Cheguei aqui, mandei vir uma mó eléctrica e montei-a. Ficou-me, naquele tempo, talvez para cima de 200 contos. Também resolvi comprar para deixar de pagar a renda. Naquele tempo, uma pessoa podia pagar aí 10 alqueires por mês. Comprava-se, a electricidade era barata, uma pessoa vendia para aí. Tenho ali ainda a mó. Não trabalha. E já nem nunca trabalha. Depois, comprei uns moinhos lá em baixo. Tinha um a água ali em baixo. Ali, até já me roubaram as mós. Pelo menos duas.
Eu ia buscar o milho. Havia muito milho nessa altura. Então não havia? Havia com fartura. Era uma coisa doida. Agora não... Naquele tempo, havia muita malta cá. Empregavam-se muitos. Até ao dia fora a trabalhar. Agora, já ninguém trabalha. Abandonaram as terras. Foi o que fizeram. Mais nada.
Ia buscar o milho a estas terras. Ia para a Cerdeira cinco dias por semana, ia a Vinhó aos dois dias, ia a Pisão de Côja um dia... Estas terras aqui para baixo. Ia lá todos os dias. Trazia o milho, moía-o, ao outro dia ia distribuir e eles coziam a broa. Em lugar de cozer agora o trigo, era broa que coziam. Tinha uma mula e uma carroça e cheguei a ter um macho também. A mula levava a carroça. Ia cheio de sarrões. Levava às vezes 20, 30 alqueires de milho. Era conforme o que aviava. Ao princípio levava 1,5, por 10. Mais tarde começou a ser 2 quilos. Eram 10 quilos, levavam 8. Ficavam 2 para mim e 8 levava o dono do milho. O meu pai já fazia o mesmo. Mas ele não usava balanças. Não tinha. Era por medidas de 5 litros, 10 litros. Fazia aquilo. Havia meio alqueire e alqueire. Ora, eu era balança. Pesava tudo. Ele tinha uma medida aferida: 10 litros, outro de 15, outro de 2, outro de 3, outro de 1. E era assim sucessivamente. Era a mesma coisa. Talvez fossem 10 litros... Se fossem 10 litros de milho, tirava-lhe 2 litros. Levava 8. Era isso. Ele até à toa fazia aquilo. Já tinha muita prática. Foi a vida dele sempre. Não teve outra vida. Mais nada.

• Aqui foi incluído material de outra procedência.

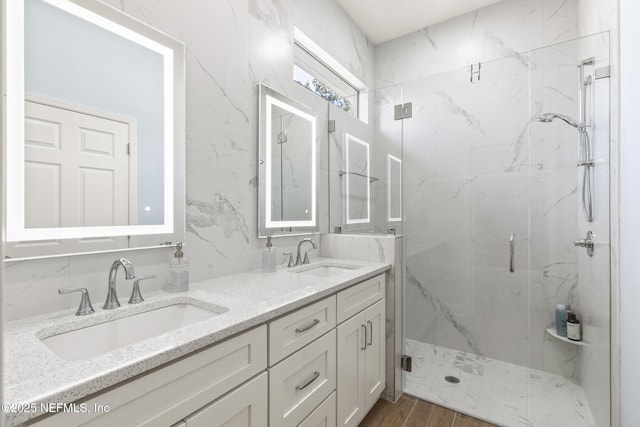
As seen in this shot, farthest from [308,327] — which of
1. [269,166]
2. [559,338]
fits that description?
[559,338]

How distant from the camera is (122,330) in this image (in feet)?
3.42

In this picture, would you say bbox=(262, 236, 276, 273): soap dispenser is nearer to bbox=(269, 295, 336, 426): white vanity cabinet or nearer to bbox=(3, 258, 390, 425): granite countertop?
bbox=(3, 258, 390, 425): granite countertop

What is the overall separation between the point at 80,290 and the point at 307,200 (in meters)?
1.41

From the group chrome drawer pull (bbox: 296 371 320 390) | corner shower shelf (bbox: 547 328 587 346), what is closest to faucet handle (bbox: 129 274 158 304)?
chrome drawer pull (bbox: 296 371 320 390)

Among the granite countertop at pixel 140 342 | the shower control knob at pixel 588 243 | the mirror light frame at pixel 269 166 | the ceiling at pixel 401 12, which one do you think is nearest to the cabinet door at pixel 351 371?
the granite countertop at pixel 140 342

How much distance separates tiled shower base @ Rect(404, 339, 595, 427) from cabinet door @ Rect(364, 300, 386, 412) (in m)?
0.37

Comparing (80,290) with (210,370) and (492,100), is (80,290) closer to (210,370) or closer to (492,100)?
(210,370)

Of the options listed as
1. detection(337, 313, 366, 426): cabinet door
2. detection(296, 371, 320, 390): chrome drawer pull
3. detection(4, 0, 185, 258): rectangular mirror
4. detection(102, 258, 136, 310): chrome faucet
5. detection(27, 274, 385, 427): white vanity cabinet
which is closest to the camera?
detection(27, 274, 385, 427): white vanity cabinet

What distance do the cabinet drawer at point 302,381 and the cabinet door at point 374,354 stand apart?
0.35 meters

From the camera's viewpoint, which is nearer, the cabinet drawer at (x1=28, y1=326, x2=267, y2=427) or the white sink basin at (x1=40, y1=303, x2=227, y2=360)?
the cabinet drawer at (x1=28, y1=326, x2=267, y2=427)

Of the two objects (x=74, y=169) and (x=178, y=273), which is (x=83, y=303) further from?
(x=74, y=169)

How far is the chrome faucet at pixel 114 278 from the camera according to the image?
106 cm

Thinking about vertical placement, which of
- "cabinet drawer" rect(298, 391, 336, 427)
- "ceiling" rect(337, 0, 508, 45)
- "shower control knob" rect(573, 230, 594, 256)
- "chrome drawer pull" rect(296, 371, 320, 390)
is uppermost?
"ceiling" rect(337, 0, 508, 45)

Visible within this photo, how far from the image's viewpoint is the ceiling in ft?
8.28
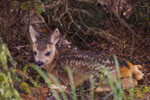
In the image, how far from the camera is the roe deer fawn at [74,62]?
5.10 meters

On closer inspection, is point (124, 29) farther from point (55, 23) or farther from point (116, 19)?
point (55, 23)

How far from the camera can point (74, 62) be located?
5414 mm

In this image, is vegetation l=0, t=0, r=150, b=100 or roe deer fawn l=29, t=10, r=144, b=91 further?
vegetation l=0, t=0, r=150, b=100

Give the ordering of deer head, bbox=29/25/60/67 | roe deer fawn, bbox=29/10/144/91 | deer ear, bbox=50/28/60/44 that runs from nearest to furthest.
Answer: roe deer fawn, bbox=29/10/144/91 → deer head, bbox=29/25/60/67 → deer ear, bbox=50/28/60/44

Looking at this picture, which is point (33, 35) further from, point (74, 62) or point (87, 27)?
point (87, 27)

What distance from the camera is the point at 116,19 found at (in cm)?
670

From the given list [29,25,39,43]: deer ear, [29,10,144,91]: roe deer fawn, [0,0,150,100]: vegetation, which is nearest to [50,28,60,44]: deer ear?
[29,10,144,91]: roe deer fawn

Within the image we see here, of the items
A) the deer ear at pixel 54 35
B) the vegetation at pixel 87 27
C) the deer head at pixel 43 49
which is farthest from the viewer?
the vegetation at pixel 87 27

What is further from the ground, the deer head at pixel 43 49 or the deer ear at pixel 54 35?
the deer ear at pixel 54 35

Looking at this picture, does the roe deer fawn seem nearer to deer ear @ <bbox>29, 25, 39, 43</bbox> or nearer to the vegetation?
deer ear @ <bbox>29, 25, 39, 43</bbox>

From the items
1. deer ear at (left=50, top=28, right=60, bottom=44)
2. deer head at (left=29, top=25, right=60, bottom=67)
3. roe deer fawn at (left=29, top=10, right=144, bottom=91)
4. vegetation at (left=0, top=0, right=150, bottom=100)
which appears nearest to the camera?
roe deer fawn at (left=29, top=10, right=144, bottom=91)

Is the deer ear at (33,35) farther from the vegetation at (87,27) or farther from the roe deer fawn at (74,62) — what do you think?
the vegetation at (87,27)

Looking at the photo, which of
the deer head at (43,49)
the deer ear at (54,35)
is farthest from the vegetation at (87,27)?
the deer ear at (54,35)

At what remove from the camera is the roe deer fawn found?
16.7 feet
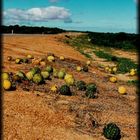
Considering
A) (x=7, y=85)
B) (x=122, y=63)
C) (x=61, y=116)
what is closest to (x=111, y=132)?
(x=61, y=116)

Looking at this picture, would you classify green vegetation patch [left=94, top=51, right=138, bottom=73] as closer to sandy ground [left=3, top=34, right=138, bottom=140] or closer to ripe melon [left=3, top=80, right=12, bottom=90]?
sandy ground [left=3, top=34, right=138, bottom=140]

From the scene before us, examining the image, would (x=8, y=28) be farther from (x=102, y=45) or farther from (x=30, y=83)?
(x=30, y=83)

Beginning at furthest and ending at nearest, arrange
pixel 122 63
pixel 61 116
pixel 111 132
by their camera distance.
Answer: pixel 122 63
pixel 61 116
pixel 111 132

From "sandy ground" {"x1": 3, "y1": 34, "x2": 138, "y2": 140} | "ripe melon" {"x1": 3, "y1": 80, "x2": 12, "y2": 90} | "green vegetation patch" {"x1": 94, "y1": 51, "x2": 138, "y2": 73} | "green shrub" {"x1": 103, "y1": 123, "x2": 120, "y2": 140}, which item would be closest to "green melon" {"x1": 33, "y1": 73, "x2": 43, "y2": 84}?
"sandy ground" {"x1": 3, "y1": 34, "x2": 138, "y2": 140}

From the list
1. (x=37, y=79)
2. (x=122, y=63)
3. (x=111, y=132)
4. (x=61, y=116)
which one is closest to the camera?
(x=111, y=132)

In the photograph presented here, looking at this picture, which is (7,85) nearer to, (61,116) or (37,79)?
(61,116)

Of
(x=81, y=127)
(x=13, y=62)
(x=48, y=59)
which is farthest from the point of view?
(x=48, y=59)

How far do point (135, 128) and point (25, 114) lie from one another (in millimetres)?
4035

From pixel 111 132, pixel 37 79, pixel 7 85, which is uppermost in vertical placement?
pixel 7 85

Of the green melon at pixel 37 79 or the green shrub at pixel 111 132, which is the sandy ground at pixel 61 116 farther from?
the green melon at pixel 37 79

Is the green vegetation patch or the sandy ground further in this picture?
the green vegetation patch

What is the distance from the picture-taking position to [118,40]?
68750 mm

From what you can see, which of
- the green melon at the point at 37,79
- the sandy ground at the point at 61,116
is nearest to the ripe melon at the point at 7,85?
the sandy ground at the point at 61,116

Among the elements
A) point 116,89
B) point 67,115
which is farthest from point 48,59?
point 67,115
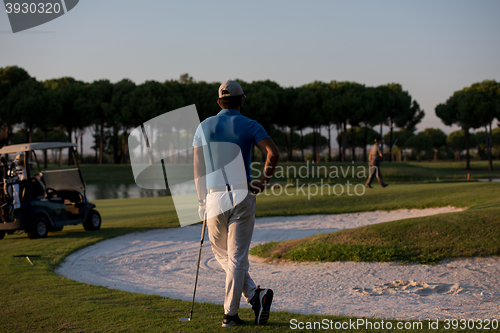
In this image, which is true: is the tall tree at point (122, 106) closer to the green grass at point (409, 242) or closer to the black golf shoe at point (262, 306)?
the green grass at point (409, 242)

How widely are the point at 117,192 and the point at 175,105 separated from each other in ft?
68.3

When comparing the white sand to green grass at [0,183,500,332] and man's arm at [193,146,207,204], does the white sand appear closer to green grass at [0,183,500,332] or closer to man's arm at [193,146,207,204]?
green grass at [0,183,500,332]

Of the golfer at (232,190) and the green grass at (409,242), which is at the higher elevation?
the golfer at (232,190)

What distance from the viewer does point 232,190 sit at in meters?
4.11

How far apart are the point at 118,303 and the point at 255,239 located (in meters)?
7.12

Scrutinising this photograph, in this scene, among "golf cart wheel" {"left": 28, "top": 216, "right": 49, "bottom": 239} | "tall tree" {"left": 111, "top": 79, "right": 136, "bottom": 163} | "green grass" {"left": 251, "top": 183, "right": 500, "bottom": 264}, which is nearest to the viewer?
"green grass" {"left": 251, "top": 183, "right": 500, "bottom": 264}

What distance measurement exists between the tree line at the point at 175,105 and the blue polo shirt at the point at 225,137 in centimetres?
5172

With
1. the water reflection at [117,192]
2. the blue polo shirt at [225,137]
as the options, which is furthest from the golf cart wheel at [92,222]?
the water reflection at [117,192]

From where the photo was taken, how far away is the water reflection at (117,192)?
36.0m

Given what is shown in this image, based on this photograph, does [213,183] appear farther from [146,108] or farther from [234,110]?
[146,108]

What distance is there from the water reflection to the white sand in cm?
2565

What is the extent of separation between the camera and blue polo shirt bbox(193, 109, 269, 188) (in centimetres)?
409

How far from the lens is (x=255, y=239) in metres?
12.4

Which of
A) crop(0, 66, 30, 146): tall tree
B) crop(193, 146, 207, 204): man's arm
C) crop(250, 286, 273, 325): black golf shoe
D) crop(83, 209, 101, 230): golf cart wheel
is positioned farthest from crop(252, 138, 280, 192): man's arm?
crop(0, 66, 30, 146): tall tree
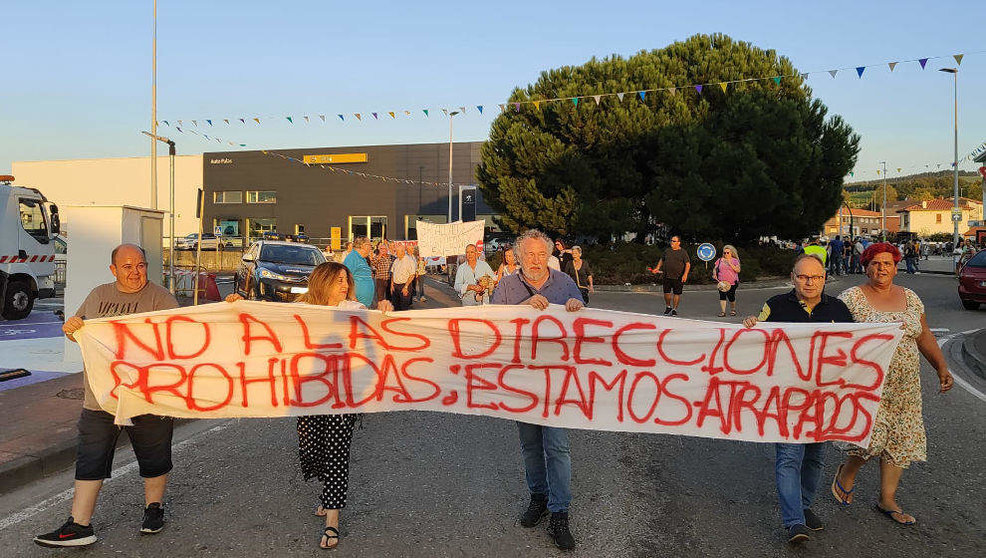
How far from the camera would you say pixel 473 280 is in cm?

Foi alguns 30 e tal anos na arte de moleiro. Mas, depois, começou a faltar o milho. Acabaram de semear. Fui para o dia fora, a cavar terra, a dar sulfato e a arrancar batatas. Reformei-me e agora estou aqui em casa, à boa vida. Nem o azeite apanhei este ano. Queria semear ainda umas batatas, mas por causa da vista já não via bem. E mais nada. Agora, a gente vivemos é da reforma e dalguma coisita que temos.